Using his time in the mental health facility gainfully, he loses weight, reads voraciously and ingests all the positive reinforcement he can – his mantra is the Latin word “Excelsior” which means “ever upward” – determined to win back his estranged wife Nikki after their “apart time” and get his life back from out of the abyss into which it has tumbled.
But it soon becomes obvious upon his release, which is engineered by his concerned mother Dolores (Australia’s own Oscar-nominated Jacki Weaver) without telling his loving if distant father Pat Sr (Robert De Niro, in one of his most impressive recent performances), that his ambitions for the future will quickly come into direct conflict with the realities of life back in his hometown, and that no amount of wishful thinking will restore his terminally damaged marriage.
At least, not any time soon.
Convinced though that reconciliation with Nikki, who has a restraining order against him, is only a matter of time, he commits himself to a fervent program of jogging, in a fetching black garbage bag no less, and reading the entire literature syllabus his wife teaches (she had accused him of not showing an interest in what she did for a living, which he admits was true) to win her back.
It’s while he’s out jogging one day that he encounters an old friend Ronnie (Johnny Ortiz), who unlike others Pat comes across is not fazed by his recent unfortunate history, even if he is a little nervous seeing him for the first time since the incident, and invites him to dinner ostensibly at the behest of his wife Veronica (Julia Styles).
It’s an invitation Pat accepts reluctantly, worried that he is not ready yet for dinner with anyone, let alone with Veronica who is a close friend of Nikki and could be a conduit to some form of reconciliation with his wife.
But the dinner proves pivotal in a whole other way when Pat meet the unpredictable Tiffany (Jennifer Lawrence), Veronica’s sister, who is still in mourning for her recently deceased husband Tommy, and every bit as socially awkward as Pat.
The spark between them is unmistakable but it’s not smooth sailing by any means for the pair as they approach the budding relationship from completely different angles and for wildly different reasons.
Pat, of course, sees Tiffany, who he keeps mysteriously bumping into on his daily jogs, as simply a means to an end, a way to indirectly reach out to Nikki.

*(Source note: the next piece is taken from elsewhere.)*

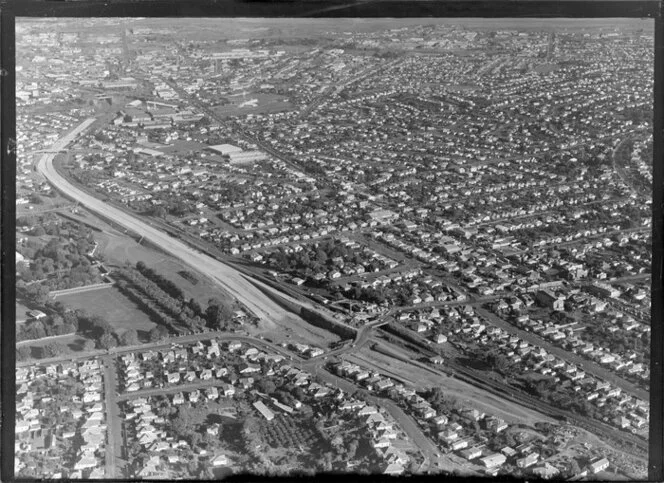 Ellerslie motorway, Auckland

Tiffany, on the other hand, who co-opts Pat as a dancing partner for a major competition she wants to enter as payment for getting a letter to Nikki, is looking for a way to redeem herself after some highly unorthodox activities at work got her fired from her job and resulted in an unsavoury reputation she is eager to be done with.

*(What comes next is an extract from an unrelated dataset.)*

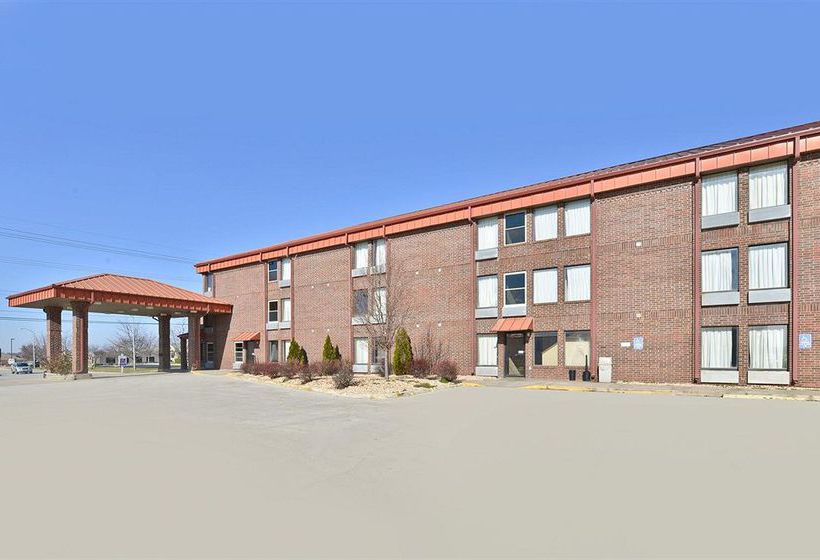 Отель Americas Best Value Inn - Springfield I-65 Battlefield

It’s no surprise that, despite the undeniable attraction, they have some difficulty navigating their way to some sort of workable relationship since Pat is in massive denial, convinced he can reclaim his old life by dint of positive belief and sheer tenacity, while Tiffany is firmly convinced that life is bleak and raw and quite possibly unsalvageable.

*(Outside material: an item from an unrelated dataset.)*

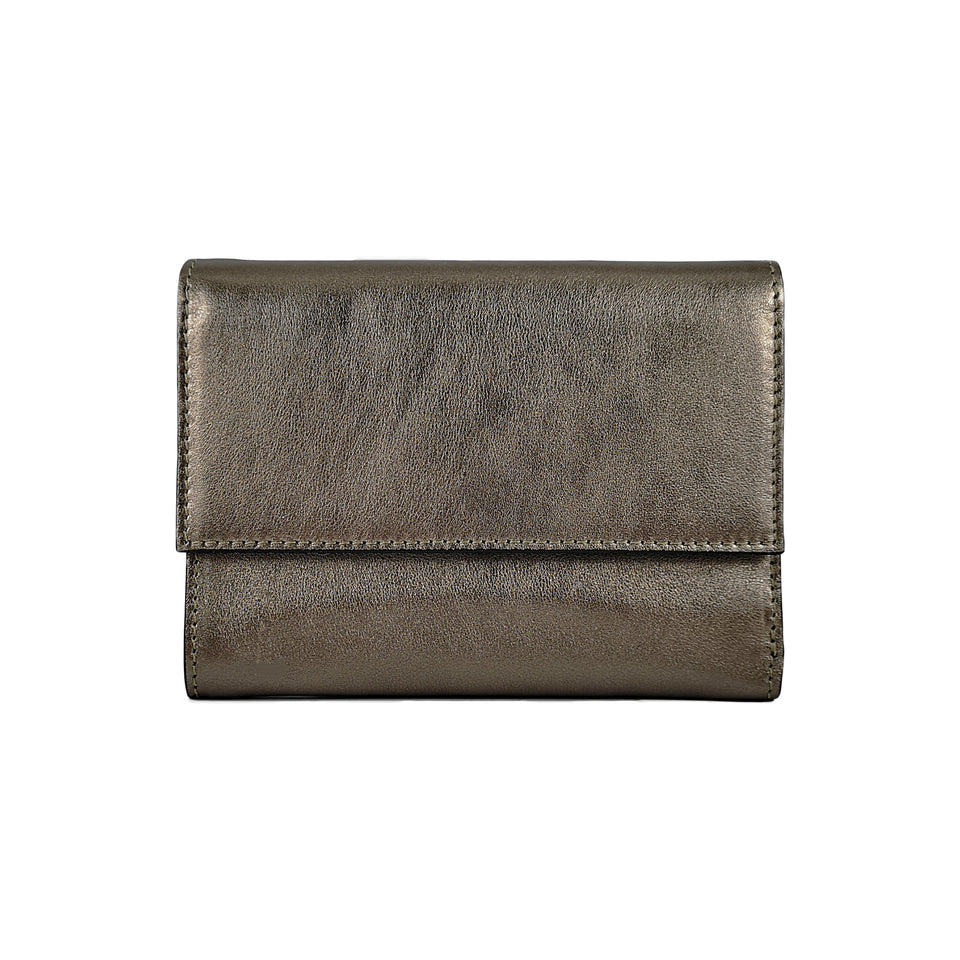 portofel piele dama aspect lucios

Thus two divergent world views collide in a welter of awkward moments, fiery exchanges, humorous insights and blistering honesty since neither person, scarred by life as they are, has time for useless social niceties that simply serve to hide the truth or delay its eventual reveal, and tells it exactly like it is.
But this proves cathartic for both of them and as they slowly work through their own issues, and those that may separate them, the people around them slowly begin to heal too and that far off place of recovery begins to look a whole lot more attainable.
It is no easy ride however, and even though the ending is perhaps a little too Hollywood, you don’t begrudge these two people a single moment of happiness since the journey to that point has been so raw and unvarnished, and wonderfully, satisfyingly real.